The situation threatens to exacerbate a shortage of doctors that has long affected Myanmar. World Health Organization figures show that with a population of about 52 million according to the 2014 census, Myanmar had 0.57 doctors for every 1,000 people. The average in Southeast Asia is 0.72 per 1,000 and for a developed country like Singapore, the average is 2.5 doctors per 1,000 people.
The regime appears to have responded to the shortage of medical students at universities by lowering admission standards.
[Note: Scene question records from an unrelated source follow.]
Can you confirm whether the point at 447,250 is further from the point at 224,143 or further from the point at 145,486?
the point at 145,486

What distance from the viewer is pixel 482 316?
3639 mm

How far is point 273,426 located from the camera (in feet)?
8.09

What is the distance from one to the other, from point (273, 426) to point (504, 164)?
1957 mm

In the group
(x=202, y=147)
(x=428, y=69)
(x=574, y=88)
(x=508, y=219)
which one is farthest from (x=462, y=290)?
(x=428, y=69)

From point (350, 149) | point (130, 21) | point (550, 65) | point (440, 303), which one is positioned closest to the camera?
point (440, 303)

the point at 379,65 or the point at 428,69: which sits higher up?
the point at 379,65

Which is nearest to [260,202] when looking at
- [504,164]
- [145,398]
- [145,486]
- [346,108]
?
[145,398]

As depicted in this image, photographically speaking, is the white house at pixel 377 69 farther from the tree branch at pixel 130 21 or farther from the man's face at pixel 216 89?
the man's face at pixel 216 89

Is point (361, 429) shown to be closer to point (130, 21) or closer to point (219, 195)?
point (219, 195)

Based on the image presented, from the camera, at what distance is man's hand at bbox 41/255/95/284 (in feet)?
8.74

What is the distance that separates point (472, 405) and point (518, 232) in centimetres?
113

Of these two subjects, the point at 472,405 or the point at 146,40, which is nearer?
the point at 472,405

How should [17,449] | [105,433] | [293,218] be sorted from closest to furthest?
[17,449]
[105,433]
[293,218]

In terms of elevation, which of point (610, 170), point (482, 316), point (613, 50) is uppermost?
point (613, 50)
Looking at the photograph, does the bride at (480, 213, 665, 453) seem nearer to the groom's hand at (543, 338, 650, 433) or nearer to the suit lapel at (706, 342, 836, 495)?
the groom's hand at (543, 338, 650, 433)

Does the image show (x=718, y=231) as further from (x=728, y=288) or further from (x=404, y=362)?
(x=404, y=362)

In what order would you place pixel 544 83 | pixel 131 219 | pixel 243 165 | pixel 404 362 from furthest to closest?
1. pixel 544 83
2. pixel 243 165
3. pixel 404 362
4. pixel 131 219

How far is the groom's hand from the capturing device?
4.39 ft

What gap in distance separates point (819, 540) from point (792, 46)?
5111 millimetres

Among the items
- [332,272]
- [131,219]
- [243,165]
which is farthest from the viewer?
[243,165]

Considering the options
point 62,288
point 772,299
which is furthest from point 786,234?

Junta leader Senior General Min Aung Hlaing told a meeting of the State Administration Council in Nay Pyi Taw on December 13 that they would be easing the eligibility requirements for graduating high school students to get into medical schools. Entrance is usually based on the final score of all six matriculation subjects combined, with students who score high enough eligible to apply to medical universities.
This year, however, the process for identifying eligible students has changed. Instead, students with the highest total scores from just three subject areas – English, Biology and Chemistry – will be selected. Changing the entry score calculation in this way eliminates poorer subject results and allows many students who would otherwise not qualify to suddenly be eligible.
The junta has not publicised a cut-off score, possibly to mask the decline in admission standards. Frontier’s sources say that the medical universities have still not been able to hit enrolment targets and are allowing large numbers of students to transfer in from other degrees to fill the places.
The junta is also demanding students serve in government-appointed medical roles for 10 years after graduating, rather than entering the private sector.
“Medical students will be provided with a stipend but they have to serve the State as service personnel for 10 years after they graduate,” Min Aung Hlaing said in December.
This marks a return to the policy under the previous military regime, which required medical school graduates to work in government institutions, often in rural and remote areas, for at least three years if they wanted to receive a Medical Practitioner License.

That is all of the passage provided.